Racial composition as of the 2020 census
| Race | Number | Percent |
|---|---|---|
| White | 1,137 | 69.8% |
| Black or African American | 227 | 13.9% |
| American Indian and Alaska Native | 118 | 7.2% |
| Asian | 0 | 0.0% |
| Native Hawaiian and Other Pacific Islander | 0 | 0.0% |
| Some other race | 51 | 3.1% |
| Two or more races | 95 | 5.8% |
| Hispanic or Latino (of any race) | 113 | 6.9% |

===2000 census===

As of the census of 2000, there were 1,844 people, 443 households, and 283 families residing in the town. The population density was 1,166.3 PD/sqmi. There were 533 housing units at an average density of 337.1 /sqmi. The racial makeup of the town was 69.47% White, 16.97% African American, 4.93% Native American, 0.38% Asian, 3.85% from other races, and 4.39% from two or more races. Hispanic or Latino of any race were 7.16% of the population.

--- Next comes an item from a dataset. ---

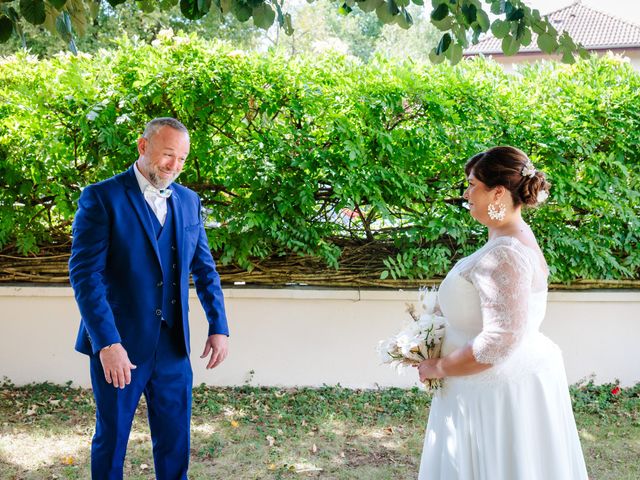 Le mariage de Nicolas et Aurélie à Bresson, Isère 16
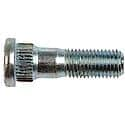 Wheel Stud: Serrated, M12-1.50 Thread Size, Right Hand Thread (Sold by each)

There were 443 households, out of which 27.1% had children under the age of 18 living with them, 48.8% were married couples living together, 10.4% had a female householder with no husband present, and 36.1% were non-families. 33.9% of all households were made up of individuals, and 18.1% had someone living alone who was 65 years of age or older. The average household size was 2.26 and the average family size was 2.88.

In the town, the population was spread out, with 13.7% under the age of 18, 12.6% from 18 to 24, 43.2% from 25 to 44, 18.3% from 45 to 64, and 12.2% who were 65 years of age or older. The median age was 36 years. For every 100 females, there were 259.5 males. For every 100 females age 18 and over, there were 304.8 males.

The median income for a household in the town was $25,438, and the median income for a family was $30,703. Males had a median income of $23,125 versus $20,368 for females. The per capita income for the town was $12,599. About 13.1% of families and 17.5% of the population were below the poverty line, including 23.0% of those under age 18 and 12.3% of those age 65 or over.

==Local business==

Willis Granite Products, makers of headstones and monuments is located in Granite.

Granite is also home to Oklahoma State Reformatory, a medium-security corrections facility also boasting some maximum and minimum-security housing for adult male inmates. Located off Oklahoma Highway 9, the 10 acre facility has a maximum capacity of 999 inmates.